Knowing it is fresh from the countryside the sight of a chuột đồng on the grill makes for hunger that can barely contain itself, says Mr Chhoeun Kha. Yet the cautionary attitude which Vietnamese extend toward eating rats generally may be more pragmatic than they realised. A recent study published in PLoS One found that 61% of farmed rodents tested positive for coronavirus, and a slightly lower figure was discovered for field rats served in restaurants. Interestingly, the rate of positives increased the closer the rats got to the consumer: fractions of that amount were carrying coronavirus when tested in the fields where they were caught. It may be that rodents pick up the disease from smugglers and traders along the way, and carry it centripetally into the cities. As with bats, some epidemiologists have expressed fears that rats are a primary factor in driving local spread.

Yet whilst the employment effects of the pandemic have caused a glut in supply, health-conscious Vietnamese are beginning to shy away from street food. The double-bind caused by falling demand has caused prices to plummet. They now sit at half of their previously recorded highs, and wages for those in the business have fallen correspondingly. In light of this, WCS Vietnam, a conservation NGO, advocated for new regulations on the sale and trade of wild animals. Whilst rats, like many other small animals, were typically consumed as part of subsistence agriculture lifestyles, commercialisation and cross-border trade has only amplified their ability to spread disease. Similar calls were heard earlier in the year when it emerged that coronavirus may have infected humans due to the consumption of pangolins and bats. Before long, we may be seeing the end of Chuột Đồng.

Regardless of the outcome, the expansion and contraction of the rat industry have demonstrated how economic circumstances can shape cultural ones. The contractions caused by COVID-19 have cut both ways for farmers and led to new entrepreneurship in the face of starvation.

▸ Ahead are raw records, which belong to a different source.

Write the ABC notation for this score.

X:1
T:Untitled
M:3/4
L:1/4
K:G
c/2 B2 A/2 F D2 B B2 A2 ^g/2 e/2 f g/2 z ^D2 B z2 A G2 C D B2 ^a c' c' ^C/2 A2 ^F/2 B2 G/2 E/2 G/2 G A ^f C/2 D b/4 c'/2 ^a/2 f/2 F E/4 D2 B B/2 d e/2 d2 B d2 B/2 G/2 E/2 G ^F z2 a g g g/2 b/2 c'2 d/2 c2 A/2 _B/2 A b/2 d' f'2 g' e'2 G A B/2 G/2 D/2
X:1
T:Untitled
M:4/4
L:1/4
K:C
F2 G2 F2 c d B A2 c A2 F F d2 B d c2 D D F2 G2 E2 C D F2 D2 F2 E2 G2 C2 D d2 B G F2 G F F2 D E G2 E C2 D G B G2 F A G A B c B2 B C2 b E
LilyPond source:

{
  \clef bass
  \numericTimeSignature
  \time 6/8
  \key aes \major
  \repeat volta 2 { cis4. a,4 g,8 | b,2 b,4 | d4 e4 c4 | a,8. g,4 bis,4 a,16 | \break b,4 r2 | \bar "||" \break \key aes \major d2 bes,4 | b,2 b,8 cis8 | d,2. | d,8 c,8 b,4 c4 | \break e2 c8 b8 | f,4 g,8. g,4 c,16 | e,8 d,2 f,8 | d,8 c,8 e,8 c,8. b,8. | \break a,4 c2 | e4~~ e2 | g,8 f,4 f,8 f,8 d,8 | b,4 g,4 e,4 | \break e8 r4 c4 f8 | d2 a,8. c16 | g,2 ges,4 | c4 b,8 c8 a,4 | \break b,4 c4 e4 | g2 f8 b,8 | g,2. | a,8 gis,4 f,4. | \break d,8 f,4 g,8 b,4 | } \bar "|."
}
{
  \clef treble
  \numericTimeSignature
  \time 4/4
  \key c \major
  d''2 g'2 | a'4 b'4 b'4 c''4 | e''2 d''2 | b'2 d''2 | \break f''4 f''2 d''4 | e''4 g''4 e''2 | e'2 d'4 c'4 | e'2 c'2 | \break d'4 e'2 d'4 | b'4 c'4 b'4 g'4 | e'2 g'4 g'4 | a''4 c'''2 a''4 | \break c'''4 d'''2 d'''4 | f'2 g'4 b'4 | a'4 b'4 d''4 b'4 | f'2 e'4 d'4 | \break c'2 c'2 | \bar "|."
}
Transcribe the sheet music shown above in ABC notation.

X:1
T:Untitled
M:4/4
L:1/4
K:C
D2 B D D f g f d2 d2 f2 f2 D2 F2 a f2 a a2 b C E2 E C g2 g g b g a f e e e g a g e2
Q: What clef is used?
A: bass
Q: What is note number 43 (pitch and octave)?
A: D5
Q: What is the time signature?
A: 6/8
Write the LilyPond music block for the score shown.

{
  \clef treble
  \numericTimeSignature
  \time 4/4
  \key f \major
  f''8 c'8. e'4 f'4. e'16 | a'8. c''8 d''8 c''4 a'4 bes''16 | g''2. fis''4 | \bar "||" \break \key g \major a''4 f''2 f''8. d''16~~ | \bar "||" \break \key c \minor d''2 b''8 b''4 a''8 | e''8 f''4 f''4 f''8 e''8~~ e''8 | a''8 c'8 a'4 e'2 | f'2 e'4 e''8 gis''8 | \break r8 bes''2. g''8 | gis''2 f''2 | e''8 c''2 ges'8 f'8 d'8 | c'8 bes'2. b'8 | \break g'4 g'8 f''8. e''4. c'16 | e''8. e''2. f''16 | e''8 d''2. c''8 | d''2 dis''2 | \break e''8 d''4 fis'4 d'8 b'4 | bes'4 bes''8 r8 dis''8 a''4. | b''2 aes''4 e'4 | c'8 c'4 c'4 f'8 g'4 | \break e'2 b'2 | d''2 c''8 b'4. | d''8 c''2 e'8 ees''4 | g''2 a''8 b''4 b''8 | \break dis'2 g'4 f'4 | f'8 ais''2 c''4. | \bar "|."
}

At the same time, the culinary attitudes which freshened fears of disease may affect local eatery culture. Street food is a huge part of South-East Asian living, and the move towards corporatisation and Westernisation may be accelerated by the shunning of these kinds of meat. Cambodian farmers have prospered over the past thirty years, as the country developed out of a post-Khmer Rouge rice deficit to become a major exporter. Here too, the place of food in society has changed. No longer do crops go from hand to mouth: now, money must intervene. But as commoditisation and trade have caused rapid economic growth, and lifted many out of the poverty trap, they have also increased people’s reliance on financial markets. When prices collapse, agrarians must reorganise themselves, looking for new ways to produce and meet international demand. Rather than returning home to simple lives, the unemployed of Phnom Penh are seeking more.